Audience of millions
As many of the well over a million readers of the Times Newspaper, listeners to BBC Radio’s popular Today programme (average audience: 6m per week) and viewers of BBC TV Breakfast show (1.2m), discovered, Gilbey combined a blind tasting of 26 wines with taking part in the 2024 London marathon. He paused after every mile of the race to sample an anonymous red or white chosen by his son - and to attempt to guess its origin. After completing the race – in around four hours, forty– he posted a clip on TikTok revealing the wines he identified correctly – seven – the ones he got ‘completely wrong’ – four – and the remainder where he “got something right.”
(The wines, for anyone interested, included Casillero del Diablo, Jam Shed, a 2020 Chablis, 2015 Barolo, 2021 Gruner Veltliner, a ‘disgusting’ Australian Shiraz and a can of French Sauvignon Blanc.)
Importantly, given his reasons for taking part in the race, Gilbey raised lots of money: nearly 10 times the £2,000 he was originally hoping to get for the hospice that had cared for his mother.
TikTok tasting
But, in terms of promoting wine to a younger audience, he arguably achieved far, far more. He already had a sizeable TikTok following for his ebullient tasting clips but he now has a potential regular audience of more than 100,000; his marathon clip got him over 4m views and 450,000 likes. Some 2,500 took the trouble to write a few words on the platform.
At this point, a wine professional will almost inevitably chip in with a comment about the famously wine-fuelled Marathon du Médoc, but everything about that far smaller event – tasting Bordeaux in the vineyards where it was produced - is self-evidently for those who are already into wine. Gilbey was doing something very different; he was inserting the beverage into an unexpected context and creating a video clip that amply deserves its viral success.
And that’s what we need more of: ways to take wine out of its ghetto and to find reasons for general media, and people communicating on social media platforms, to include it in their discourse.
And the celebrities
It’s why I so passionately support the celebrity wines that get so much pursed-lip criticism from the vinous establishment. To be honest, I don’t really care if those wines are poorer value than their neighbours on the supermarket shelf, or even if they are of a style that doesn’t suit my tastebuds. If Snoop, Kylie or Post Malone are encouraging people to drink fermented grape juice rather than an RTD, we should be celebrating the fact. And if an eccentric, wild-haired Brit in running gear, who's arguably now a minor celeb in his own right, can make them pay attention to wine tasting, all the better.
Who knows? Maybe a few of them will even sign up for one of those organised events the wine chatterati are so keen on.
It has been pointed out to me that TikTok has an official policy that theoretically prevents the promotion of alcohol, and that even if efforts like Gilbey's and those of many wine influencers on the platform are currently allowed, that could change at any time. Of course, this is true, just as other countries in the EU might follow France's lead with its Loi Evin restrictions on the way alcohol is presented in the media. Or go still further in that direction.
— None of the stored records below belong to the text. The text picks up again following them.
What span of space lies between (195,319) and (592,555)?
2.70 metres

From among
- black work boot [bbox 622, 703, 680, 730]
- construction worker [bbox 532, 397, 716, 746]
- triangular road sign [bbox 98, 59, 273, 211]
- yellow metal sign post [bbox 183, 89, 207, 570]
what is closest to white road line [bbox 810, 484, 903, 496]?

If or when this happens, wine professionals will simply have to use their imagination to find innovative but legal ways to talk about their products - without falling back on tasting groups.
The notion of wine-fuelled marathons is less novel than some might suppose, as my Australian friend, Brian Miller revealed with this link to Atlas Obscura, apparently in 1908, runners used to drink alcohol and strychnine cocktails, brandy and wine. "Champagne was a favorite thanks to its supposedly rejuvenating effervescence."